* Work instruction *
Using the listing below, print the line that contains "order: Artiodactyla" and each line after it, exactly as shown, through the final one.

* Data excerpts *
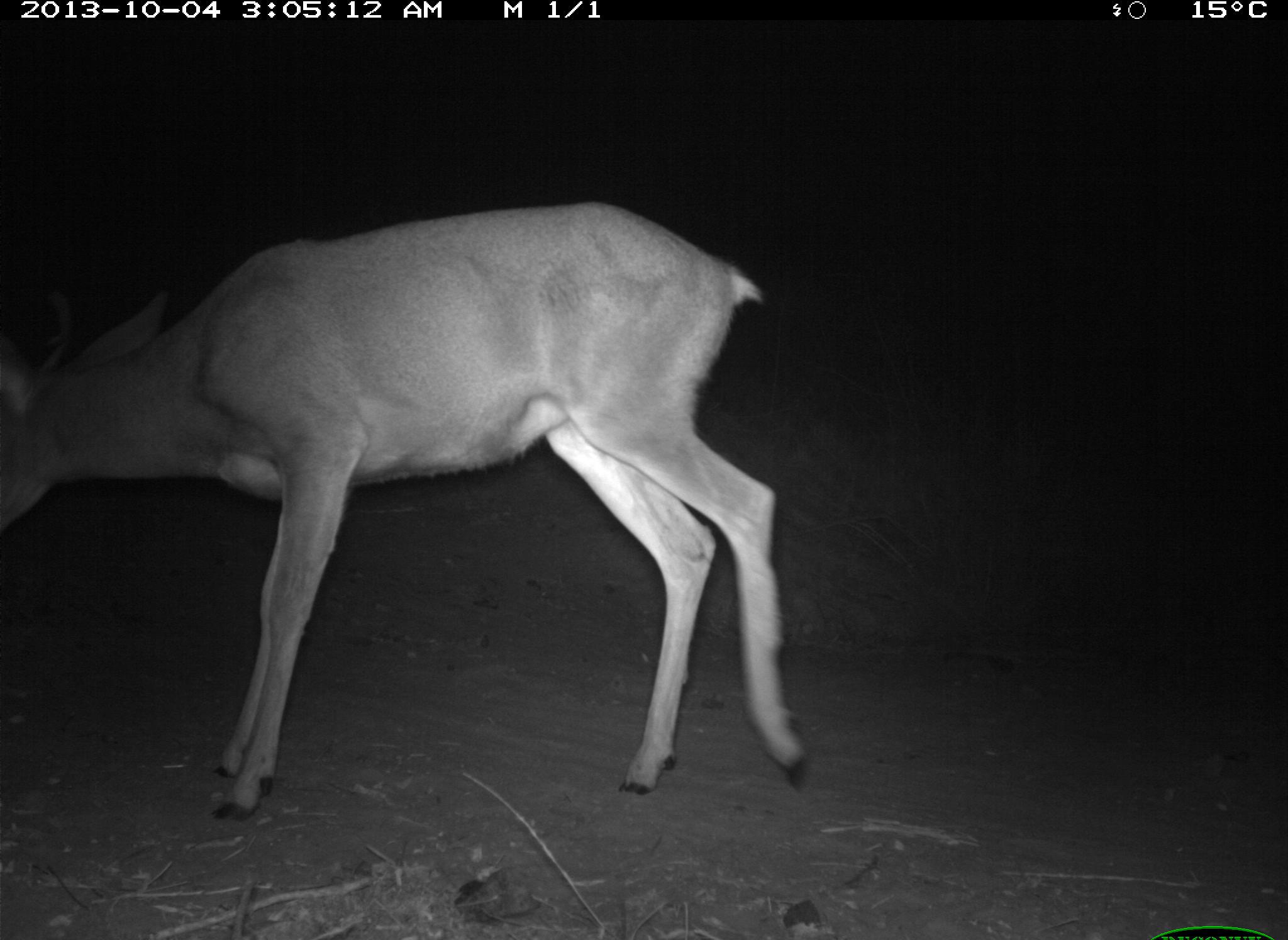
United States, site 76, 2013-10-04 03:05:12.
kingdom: Animalia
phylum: Chordata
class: Mammalia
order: Artiodactyla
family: Cervidae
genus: Odocoileus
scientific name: Odocoileus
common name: deer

* Solution to this exercise *
order: Artiodactyla
family: Cervidae
genus: Odocoileus
scientific name: Odocoileus
common name: deer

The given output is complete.